The claimant was a painter and finisher of RAF planes in the run up to the first Gulf war.

Aircraft had to be stripped of their original paint and reapplied with specialist colours and paints required for desert operation.

The painters worked in aircraft hangars in what the Judge called “appalling Victorian conditions”, involving working in excess of 12 hours per day with a “potentially lethal cocktail” of solvents in the chemicals used.

These included Trichloroethylene and Dichloromethane which were known neurological toxins since the 1960s. There was wholly inadequate personal protective equipment and ventilation and massive breaches of a factor of about 10 -20 times of the occupational exposure limits to these chemicals.

Within a couple of years, the claimant, previously a fit distance runner, began to suffer a decline in his health and was diagnosed with Parkinson’s disease in 1993.

Later this diagnosis was changed to multiple system atrophy, which is associated with degeneration of cells in the nervous system. He suffered problems with his balance, movement and other functions such as bladder control.

Another two painters who worked in the same environment developed similar conditions.

Proceedings were issued in 2007 but we received the court’s initial permission on limitation to proceed with the claim. There was a five-day trial between 26-30 April 2010 in which, the Ministry of Defence capitulated on the fifth day of trial and accept a breach of duty of care.

Despite that admission they did not admit causation.

The Judge said that, although there was limited evidence in the case as to the effects of the toxins, this was largely because there is such a limited population of individuals who have been exposed to such toxins and at such high levels.

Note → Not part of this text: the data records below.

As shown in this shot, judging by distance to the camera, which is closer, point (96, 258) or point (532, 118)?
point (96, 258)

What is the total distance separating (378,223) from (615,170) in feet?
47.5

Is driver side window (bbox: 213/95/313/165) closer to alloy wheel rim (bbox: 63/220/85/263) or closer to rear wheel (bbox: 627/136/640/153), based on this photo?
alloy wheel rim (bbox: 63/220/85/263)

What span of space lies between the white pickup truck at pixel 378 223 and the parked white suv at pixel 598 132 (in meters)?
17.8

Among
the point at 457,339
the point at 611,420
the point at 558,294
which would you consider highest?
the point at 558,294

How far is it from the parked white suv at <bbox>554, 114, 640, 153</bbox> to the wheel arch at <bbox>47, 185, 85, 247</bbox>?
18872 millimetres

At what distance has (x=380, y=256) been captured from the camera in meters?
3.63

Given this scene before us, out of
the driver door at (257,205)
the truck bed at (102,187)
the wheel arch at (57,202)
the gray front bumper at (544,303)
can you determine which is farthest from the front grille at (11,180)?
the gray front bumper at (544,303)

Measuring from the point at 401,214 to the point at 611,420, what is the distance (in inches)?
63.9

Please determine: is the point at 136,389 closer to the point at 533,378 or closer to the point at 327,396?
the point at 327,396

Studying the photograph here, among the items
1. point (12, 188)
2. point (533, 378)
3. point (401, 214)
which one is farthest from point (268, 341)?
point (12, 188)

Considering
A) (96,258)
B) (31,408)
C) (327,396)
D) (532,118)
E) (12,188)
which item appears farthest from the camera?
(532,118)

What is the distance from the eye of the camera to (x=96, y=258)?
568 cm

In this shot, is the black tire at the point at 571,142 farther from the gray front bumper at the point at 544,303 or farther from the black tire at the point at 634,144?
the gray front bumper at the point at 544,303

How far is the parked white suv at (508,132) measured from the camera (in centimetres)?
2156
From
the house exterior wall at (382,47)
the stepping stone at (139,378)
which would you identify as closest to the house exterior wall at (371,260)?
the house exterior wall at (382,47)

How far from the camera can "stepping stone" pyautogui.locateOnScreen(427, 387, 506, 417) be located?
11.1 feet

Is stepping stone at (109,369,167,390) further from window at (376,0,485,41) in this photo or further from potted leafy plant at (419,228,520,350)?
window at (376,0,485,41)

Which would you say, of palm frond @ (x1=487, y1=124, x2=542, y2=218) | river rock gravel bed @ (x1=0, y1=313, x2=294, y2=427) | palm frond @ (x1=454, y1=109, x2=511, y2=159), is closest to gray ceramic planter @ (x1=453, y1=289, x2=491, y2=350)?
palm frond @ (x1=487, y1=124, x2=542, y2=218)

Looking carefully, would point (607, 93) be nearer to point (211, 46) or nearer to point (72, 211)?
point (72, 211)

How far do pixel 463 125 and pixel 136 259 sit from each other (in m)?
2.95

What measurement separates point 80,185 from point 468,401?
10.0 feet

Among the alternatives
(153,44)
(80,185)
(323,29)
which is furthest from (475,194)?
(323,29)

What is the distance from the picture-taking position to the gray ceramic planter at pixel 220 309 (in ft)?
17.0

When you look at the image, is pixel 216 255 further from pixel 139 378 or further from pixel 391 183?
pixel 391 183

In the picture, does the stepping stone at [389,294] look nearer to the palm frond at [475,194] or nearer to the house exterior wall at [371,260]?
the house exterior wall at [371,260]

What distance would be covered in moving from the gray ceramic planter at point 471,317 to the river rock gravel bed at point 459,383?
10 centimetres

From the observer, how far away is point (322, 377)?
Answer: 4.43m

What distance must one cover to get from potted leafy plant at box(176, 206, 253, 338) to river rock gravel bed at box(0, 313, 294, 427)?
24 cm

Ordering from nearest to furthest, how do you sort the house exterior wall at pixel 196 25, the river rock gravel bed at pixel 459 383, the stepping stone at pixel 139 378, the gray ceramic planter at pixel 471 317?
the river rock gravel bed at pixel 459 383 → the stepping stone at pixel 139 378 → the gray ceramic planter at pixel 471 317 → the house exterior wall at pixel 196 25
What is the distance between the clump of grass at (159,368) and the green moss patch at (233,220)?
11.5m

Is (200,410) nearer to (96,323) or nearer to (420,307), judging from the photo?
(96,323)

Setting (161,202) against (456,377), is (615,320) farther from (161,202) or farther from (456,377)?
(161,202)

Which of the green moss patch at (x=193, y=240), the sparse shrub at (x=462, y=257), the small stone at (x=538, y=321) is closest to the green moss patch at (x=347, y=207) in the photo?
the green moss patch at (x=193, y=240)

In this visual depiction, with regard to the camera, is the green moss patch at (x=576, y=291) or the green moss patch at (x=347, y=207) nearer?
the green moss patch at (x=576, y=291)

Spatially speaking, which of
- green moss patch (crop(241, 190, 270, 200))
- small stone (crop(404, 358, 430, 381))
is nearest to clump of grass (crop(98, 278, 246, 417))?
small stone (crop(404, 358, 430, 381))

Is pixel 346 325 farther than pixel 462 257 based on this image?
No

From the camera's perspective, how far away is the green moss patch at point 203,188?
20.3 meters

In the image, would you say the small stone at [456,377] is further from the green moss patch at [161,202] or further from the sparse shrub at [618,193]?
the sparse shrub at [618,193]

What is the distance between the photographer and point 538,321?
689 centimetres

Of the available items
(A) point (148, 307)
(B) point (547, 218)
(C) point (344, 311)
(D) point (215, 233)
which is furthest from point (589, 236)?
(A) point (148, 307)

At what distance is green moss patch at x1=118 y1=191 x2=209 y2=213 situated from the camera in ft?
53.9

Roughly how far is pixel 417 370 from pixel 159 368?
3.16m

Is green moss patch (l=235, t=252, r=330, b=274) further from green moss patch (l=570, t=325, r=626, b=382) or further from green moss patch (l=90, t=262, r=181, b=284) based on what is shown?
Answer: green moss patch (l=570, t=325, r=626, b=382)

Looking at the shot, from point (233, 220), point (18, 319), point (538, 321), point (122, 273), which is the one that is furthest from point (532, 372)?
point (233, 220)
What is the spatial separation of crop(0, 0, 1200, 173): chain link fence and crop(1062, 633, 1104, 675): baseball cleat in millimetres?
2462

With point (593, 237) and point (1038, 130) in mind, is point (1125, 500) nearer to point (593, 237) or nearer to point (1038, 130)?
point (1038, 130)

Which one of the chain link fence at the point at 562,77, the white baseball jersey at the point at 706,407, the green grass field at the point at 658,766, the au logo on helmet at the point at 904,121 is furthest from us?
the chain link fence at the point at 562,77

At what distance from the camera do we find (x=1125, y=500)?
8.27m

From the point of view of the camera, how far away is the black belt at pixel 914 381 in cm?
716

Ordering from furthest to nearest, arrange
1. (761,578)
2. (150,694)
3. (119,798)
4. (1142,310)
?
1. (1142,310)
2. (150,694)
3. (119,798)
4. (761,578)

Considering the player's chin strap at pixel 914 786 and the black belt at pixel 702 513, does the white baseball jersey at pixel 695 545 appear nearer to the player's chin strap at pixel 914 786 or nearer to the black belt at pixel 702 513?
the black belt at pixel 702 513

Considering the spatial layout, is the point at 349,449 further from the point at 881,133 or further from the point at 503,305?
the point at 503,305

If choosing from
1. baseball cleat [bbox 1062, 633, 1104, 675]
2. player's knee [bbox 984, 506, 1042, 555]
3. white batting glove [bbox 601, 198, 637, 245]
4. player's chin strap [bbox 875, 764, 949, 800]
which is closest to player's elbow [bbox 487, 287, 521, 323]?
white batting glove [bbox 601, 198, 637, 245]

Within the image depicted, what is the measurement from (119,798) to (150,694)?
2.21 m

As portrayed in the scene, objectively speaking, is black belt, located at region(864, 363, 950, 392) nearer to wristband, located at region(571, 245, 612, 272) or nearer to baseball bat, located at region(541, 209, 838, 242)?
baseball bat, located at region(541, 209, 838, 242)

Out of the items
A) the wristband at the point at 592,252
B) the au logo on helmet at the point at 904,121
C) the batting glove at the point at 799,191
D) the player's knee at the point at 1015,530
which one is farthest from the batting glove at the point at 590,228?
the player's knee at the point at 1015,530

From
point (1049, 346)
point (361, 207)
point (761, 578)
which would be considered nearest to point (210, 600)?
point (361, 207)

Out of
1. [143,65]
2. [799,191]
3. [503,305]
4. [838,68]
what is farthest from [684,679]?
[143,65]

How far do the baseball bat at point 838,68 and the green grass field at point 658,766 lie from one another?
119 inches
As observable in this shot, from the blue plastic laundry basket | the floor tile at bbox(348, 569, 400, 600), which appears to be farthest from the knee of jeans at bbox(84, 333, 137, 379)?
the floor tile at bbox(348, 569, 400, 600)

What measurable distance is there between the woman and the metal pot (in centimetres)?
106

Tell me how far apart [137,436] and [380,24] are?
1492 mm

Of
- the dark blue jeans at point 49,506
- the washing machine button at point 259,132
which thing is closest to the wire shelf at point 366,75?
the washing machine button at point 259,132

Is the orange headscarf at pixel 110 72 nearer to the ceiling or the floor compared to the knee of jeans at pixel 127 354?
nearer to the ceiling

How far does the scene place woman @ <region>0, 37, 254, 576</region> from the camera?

However it was known such toxins could cause damage to the brain. On a balance of probabilities, it was the cause of the condition from which Mr Wood now suffered.

He is now profoundly disabled and a further hearing will now take place at which a level of compensation is decided.

His wife is in effect his full time carer.

We still have another case in the pipeline on similar issues and, after publicity from the Daily Mirror about this case, another painter has been in touch with similar details.

X -v- Ministry of Defence, Middlesbrough QBD, 5th May 2010.